[Data records]

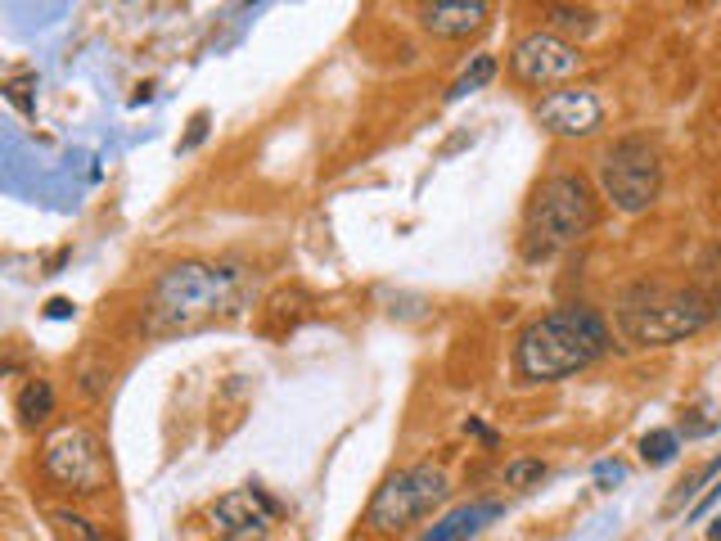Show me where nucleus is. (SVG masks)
<instances>
[{
	"instance_id": "obj_1",
	"label": "nucleus",
	"mask_w": 721,
	"mask_h": 541,
	"mask_svg": "<svg viewBox=\"0 0 721 541\" xmlns=\"http://www.w3.org/2000/svg\"><path fill=\"white\" fill-rule=\"evenodd\" d=\"M608 352V325L591 307H555L528 320L514 339V375L523 384H555Z\"/></svg>"
},
{
	"instance_id": "obj_2",
	"label": "nucleus",
	"mask_w": 721,
	"mask_h": 541,
	"mask_svg": "<svg viewBox=\"0 0 721 541\" xmlns=\"http://www.w3.org/2000/svg\"><path fill=\"white\" fill-rule=\"evenodd\" d=\"M600 221V203L596 190L573 176V172H555L532 190V203L523 212V235H519V253L523 262H550L564 249H573L578 240H587Z\"/></svg>"
},
{
	"instance_id": "obj_3",
	"label": "nucleus",
	"mask_w": 721,
	"mask_h": 541,
	"mask_svg": "<svg viewBox=\"0 0 721 541\" xmlns=\"http://www.w3.org/2000/svg\"><path fill=\"white\" fill-rule=\"evenodd\" d=\"M240 270L212 267V262H176L167 267L149 298H144V330L149 334H181L212 316H222L235 302Z\"/></svg>"
},
{
	"instance_id": "obj_4",
	"label": "nucleus",
	"mask_w": 721,
	"mask_h": 541,
	"mask_svg": "<svg viewBox=\"0 0 721 541\" xmlns=\"http://www.w3.org/2000/svg\"><path fill=\"white\" fill-rule=\"evenodd\" d=\"M617 334L636 348H663L699 334L713 320V298L681 284H636L613 307Z\"/></svg>"
},
{
	"instance_id": "obj_5",
	"label": "nucleus",
	"mask_w": 721,
	"mask_h": 541,
	"mask_svg": "<svg viewBox=\"0 0 721 541\" xmlns=\"http://www.w3.org/2000/svg\"><path fill=\"white\" fill-rule=\"evenodd\" d=\"M447 497H451V478H447L442 465H433V460L406 465V469L388 474V478L374 487V497H370V506H365V528L379 533V537L401 533L406 524L433 515Z\"/></svg>"
},
{
	"instance_id": "obj_6",
	"label": "nucleus",
	"mask_w": 721,
	"mask_h": 541,
	"mask_svg": "<svg viewBox=\"0 0 721 541\" xmlns=\"http://www.w3.org/2000/svg\"><path fill=\"white\" fill-rule=\"evenodd\" d=\"M41 474H45V483H54L59 492L95 497V492L109 487L104 442H100L86 424H59V428H50L45 442H41Z\"/></svg>"
},
{
	"instance_id": "obj_7",
	"label": "nucleus",
	"mask_w": 721,
	"mask_h": 541,
	"mask_svg": "<svg viewBox=\"0 0 721 541\" xmlns=\"http://www.w3.org/2000/svg\"><path fill=\"white\" fill-rule=\"evenodd\" d=\"M600 190L617 212H627V217L645 212L658 199V190H663V158H658V149L649 140H636V135L608 144L600 153Z\"/></svg>"
},
{
	"instance_id": "obj_8",
	"label": "nucleus",
	"mask_w": 721,
	"mask_h": 541,
	"mask_svg": "<svg viewBox=\"0 0 721 541\" xmlns=\"http://www.w3.org/2000/svg\"><path fill=\"white\" fill-rule=\"evenodd\" d=\"M578 68H582L578 45L564 41L559 32H546V27L519 36L514 50H509V77H514L519 86H532V91L555 86V82H568Z\"/></svg>"
},
{
	"instance_id": "obj_9",
	"label": "nucleus",
	"mask_w": 721,
	"mask_h": 541,
	"mask_svg": "<svg viewBox=\"0 0 721 541\" xmlns=\"http://www.w3.org/2000/svg\"><path fill=\"white\" fill-rule=\"evenodd\" d=\"M275 519H280V506L262 487L226 492V497H217L208 506V524H212V537L217 541H266V533L275 528Z\"/></svg>"
},
{
	"instance_id": "obj_10",
	"label": "nucleus",
	"mask_w": 721,
	"mask_h": 541,
	"mask_svg": "<svg viewBox=\"0 0 721 541\" xmlns=\"http://www.w3.org/2000/svg\"><path fill=\"white\" fill-rule=\"evenodd\" d=\"M537 127L559 140H587L604 127V104L596 91H550L537 104Z\"/></svg>"
},
{
	"instance_id": "obj_11",
	"label": "nucleus",
	"mask_w": 721,
	"mask_h": 541,
	"mask_svg": "<svg viewBox=\"0 0 721 541\" xmlns=\"http://www.w3.org/2000/svg\"><path fill=\"white\" fill-rule=\"evenodd\" d=\"M487 5L482 0H438V5H420V27L429 36H442V41H460V36H474L487 27Z\"/></svg>"
},
{
	"instance_id": "obj_12",
	"label": "nucleus",
	"mask_w": 721,
	"mask_h": 541,
	"mask_svg": "<svg viewBox=\"0 0 721 541\" xmlns=\"http://www.w3.org/2000/svg\"><path fill=\"white\" fill-rule=\"evenodd\" d=\"M500 515H505L500 501H469V506L451 510L447 519H438L420 541H469V537H479L491 519H500Z\"/></svg>"
},
{
	"instance_id": "obj_13",
	"label": "nucleus",
	"mask_w": 721,
	"mask_h": 541,
	"mask_svg": "<svg viewBox=\"0 0 721 541\" xmlns=\"http://www.w3.org/2000/svg\"><path fill=\"white\" fill-rule=\"evenodd\" d=\"M14 410H18V424H23V428L45 424V419L54 415V389H50V379H27V384L18 389V398H14Z\"/></svg>"
},
{
	"instance_id": "obj_14",
	"label": "nucleus",
	"mask_w": 721,
	"mask_h": 541,
	"mask_svg": "<svg viewBox=\"0 0 721 541\" xmlns=\"http://www.w3.org/2000/svg\"><path fill=\"white\" fill-rule=\"evenodd\" d=\"M546 23H550L555 32H578V36H587V32L600 27V14L587 9V5H546Z\"/></svg>"
},
{
	"instance_id": "obj_15",
	"label": "nucleus",
	"mask_w": 721,
	"mask_h": 541,
	"mask_svg": "<svg viewBox=\"0 0 721 541\" xmlns=\"http://www.w3.org/2000/svg\"><path fill=\"white\" fill-rule=\"evenodd\" d=\"M677 451H681V433L677 428H649L645 438H640V460L645 465H672L677 460Z\"/></svg>"
},
{
	"instance_id": "obj_16",
	"label": "nucleus",
	"mask_w": 721,
	"mask_h": 541,
	"mask_svg": "<svg viewBox=\"0 0 721 541\" xmlns=\"http://www.w3.org/2000/svg\"><path fill=\"white\" fill-rule=\"evenodd\" d=\"M491 77H496V54H474V59H469V68L451 82V91H447V95H451V100H460V95H469V91H482Z\"/></svg>"
},
{
	"instance_id": "obj_17",
	"label": "nucleus",
	"mask_w": 721,
	"mask_h": 541,
	"mask_svg": "<svg viewBox=\"0 0 721 541\" xmlns=\"http://www.w3.org/2000/svg\"><path fill=\"white\" fill-rule=\"evenodd\" d=\"M546 478H550V465H546V460H537V456H519V460H509V465H505V483H509V487H519V492L541 487Z\"/></svg>"
},
{
	"instance_id": "obj_18",
	"label": "nucleus",
	"mask_w": 721,
	"mask_h": 541,
	"mask_svg": "<svg viewBox=\"0 0 721 541\" xmlns=\"http://www.w3.org/2000/svg\"><path fill=\"white\" fill-rule=\"evenodd\" d=\"M50 528L59 533V541H100L95 524L77 510H50Z\"/></svg>"
},
{
	"instance_id": "obj_19",
	"label": "nucleus",
	"mask_w": 721,
	"mask_h": 541,
	"mask_svg": "<svg viewBox=\"0 0 721 541\" xmlns=\"http://www.w3.org/2000/svg\"><path fill=\"white\" fill-rule=\"evenodd\" d=\"M717 469H721V456H717V460H713V465H704V469H699V474H695L690 483H681V492H677V497L667 501V510H677L681 501H695V497H699V487H704V483H708V478H713Z\"/></svg>"
},
{
	"instance_id": "obj_20",
	"label": "nucleus",
	"mask_w": 721,
	"mask_h": 541,
	"mask_svg": "<svg viewBox=\"0 0 721 541\" xmlns=\"http://www.w3.org/2000/svg\"><path fill=\"white\" fill-rule=\"evenodd\" d=\"M627 478V465L622 460H600L596 465V483H600L604 492H613V483H622Z\"/></svg>"
},
{
	"instance_id": "obj_21",
	"label": "nucleus",
	"mask_w": 721,
	"mask_h": 541,
	"mask_svg": "<svg viewBox=\"0 0 721 541\" xmlns=\"http://www.w3.org/2000/svg\"><path fill=\"white\" fill-rule=\"evenodd\" d=\"M203 135H208V109H199V113L190 118V135L181 140V149H199V144H203Z\"/></svg>"
},
{
	"instance_id": "obj_22",
	"label": "nucleus",
	"mask_w": 721,
	"mask_h": 541,
	"mask_svg": "<svg viewBox=\"0 0 721 541\" xmlns=\"http://www.w3.org/2000/svg\"><path fill=\"white\" fill-rule=\"evenodd\" d=\"M27 86H32V77H18V82H9V91H5V95H9V100H14V104H18L23 113H32V100H27Z\"/></svg>"
},
{
	"instance_id": "obj_23",
	"label": "nucleus",
	"mask_w": 721,
	"mask_h": 541,
	"mask_svg": "<svg viewBox=\"0 0 721 541\" xmlns=\"http://www.w3.org/2000/svg\"><path fill=\"white\" fill-rule=\"evenodd\" d=\"M713 501H721V478H717V487H708V492H704V497H699V501L690 506V519H699V515H708V510H713Z\"/></svg>"
},
{
	"instance_id": "obj_24",
	"label": "nucleus",
	"mask_w": 721,
	"mask_h": 541,
	"mask_svg": "<svg viewBox=\"0 0 721 541\" xmlns=\"http://www.w3.org/2000/svg\"><path fill=\"white\" fill-rule=\"evenodd\" d=\"M45 316H50V320H68V316H73V302H68V298H50V302H45Z\"/></svg>"
},
{
	"instance_id": "obj_25",
	"label": "nucleus",
	"mask_w": 721,
	"mask_h": 541,
	"mask_svg": "<svg viewBox=\"0 0 721 541\" xmlns=\"http://www.w3.org/2000/svg\"><path fill=\"white\" fill-rule=\"evenodd\" d=\"M708 541H721V519H713V528H708Z\"/></svg>"
}]
</instances>
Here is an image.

→ **GOAL**: Retype the material above, starting from its first line and stopping after the line that contains "270L212 267V262H176L167 267L149". Keep every character the same, include both end lines, and leave the pictures out.

→ **EXERCISE SOLUTION**:
Show me where nucleus is. (SVG masks)
<instances>
[{
	"instance_id": "obj_1",
	"label": "nucleus",
	"mask_w": 721,
	"mask_h": 541,
	"mask_svg": "<svg viewBox=\"0 0 721 541\" xmlns=\"http://www.w3.org/2000/svg\"><path fill=\"white\" fill-rule=\"evenodd\" d=\"M608 352V325L591 307H555L528 320L514 339V375L523 384H555Z\"/></svg>"
},
{
	"instance_id": "obj_2",
	"label": "nucleus",
	"mask_w": 721,
	"mask_h": 541,
	"mask_svg": "<svg viewBox=\"0 0 721 541\" xmlns=\"http://www.w3.org/2000/svg\"><path fill=\"white\" fill-rule=\"evenodd\" d=\"M600 221V203L596 190L573 176V172H555L532 190V203L523 212V235H519V253L523 262H550L564 249H573L578 240H587Z\"/></svg>"
},
{
	"instance_id": "obj_3",
	"label": "nucleus",
	"mask_w": 721,
	"mask_h": 541,
	"mask_svg": "<svg viewBox=\"0 0 721 541\" xmlns=\"http://www.w3.org/2000/svg\"><path fill=\"white\" fill-rule=\"evenodd\" d=\"M240 270L212 267V262H176L167 267L149 298H144V330L149 334H181L212 316H222L235 302Z\"/></svg>"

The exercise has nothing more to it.